The vitriol aimed at teachers is also eerily familiar as the country enters the pandemic’s third year and union concerns about safety are described as a ploy to hold children “hostage” or framed as selfish by liberal and conservative commenters alike. (I’d argue the decision to shut school down entirely when teachers vote to go remote is a particularly petty and impactful version of this complaint.) Recently, The New York Times interviewed a parent who couldn’t find childcare for her Chicago-area kid. “I understand they want to be safe, but I have to work,” she said. “I don’t understand why they are so special.” Teachers are protected by vaccines, the logic goes, and are thinking only of themselves, not about parents or the damage done to children when they can’t attend school.

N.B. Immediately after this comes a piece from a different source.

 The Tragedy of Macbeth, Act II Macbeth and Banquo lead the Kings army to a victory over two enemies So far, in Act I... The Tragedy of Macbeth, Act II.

School staff like Kosuth, who are as focused on students’ essential well-being as their education, do highlight just how much cities rely on the public education system to provide basic social services. The responsibility to care for vulnerable populations through these programs shouldn’t be overlooked. But notably, despite a general anxiety reflected in the media that teachers are trying to bring back remote learning for the foreseeable future, most unions are only asking for a few weeks to let case counts go down. In Chicago, specifically, teachers are suggesting a return to school sometime around January 18.

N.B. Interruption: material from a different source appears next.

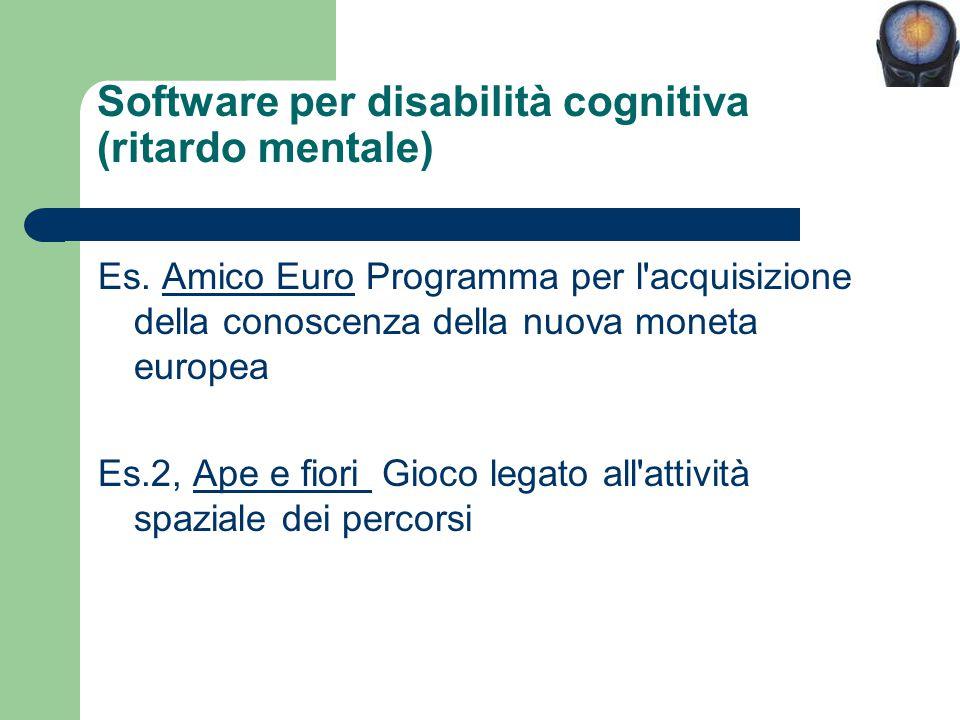 Software per disabilità cognitiva (ritardo mentale) Es. Amico Euro Programma per l'acquisizione della conoscenza della nuova moneta europeaAmico Euro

The recurrent conflict over school closures gets at something deeper: Who is considered responsible for returning the country to some semblance of normalcy? The federal government has foisted that mandate onto certain sectors of the public as it pivots to treating Covid-19 as more of an economic liability than a crisis of public health. Through the week, following Centers for Disease Control and Prevention guidelines that cut isolation times in half out of concern the country might be forced to shut down, the White House has repeatedly insisted that K-12 students should remain in schools and indicated that spikes in Covid cases are just a routine fact of life. Everyone, including teachers, is just supposed to carry on, in spite of the government’s failings.

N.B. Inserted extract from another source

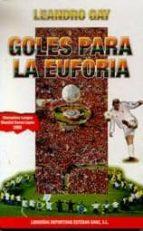 goles para la euforia-leandro gay-9788485977963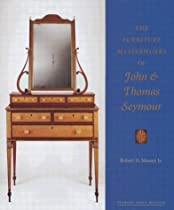 Hot Sale The Furniture Masterworks of John and Thomas Seymour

In the case of the Chicago Teachers Union, workers are being asked to return to the classroom when the testing measures they were relying on completely fell flat. To take another example, nurses are being pulled back into harrowing long shifts, but they’re no longer protected by Occupational Safety and Health Administration rules that required protective equipment and incentivized hospitals to provide basic safety measures for their staff. Facing the third year of the pandemic, the emergency protections that were granted to workers who keep the country together have expired or are no longer politically feasible. But those same workers are being told the emergency requires that they show up regardless.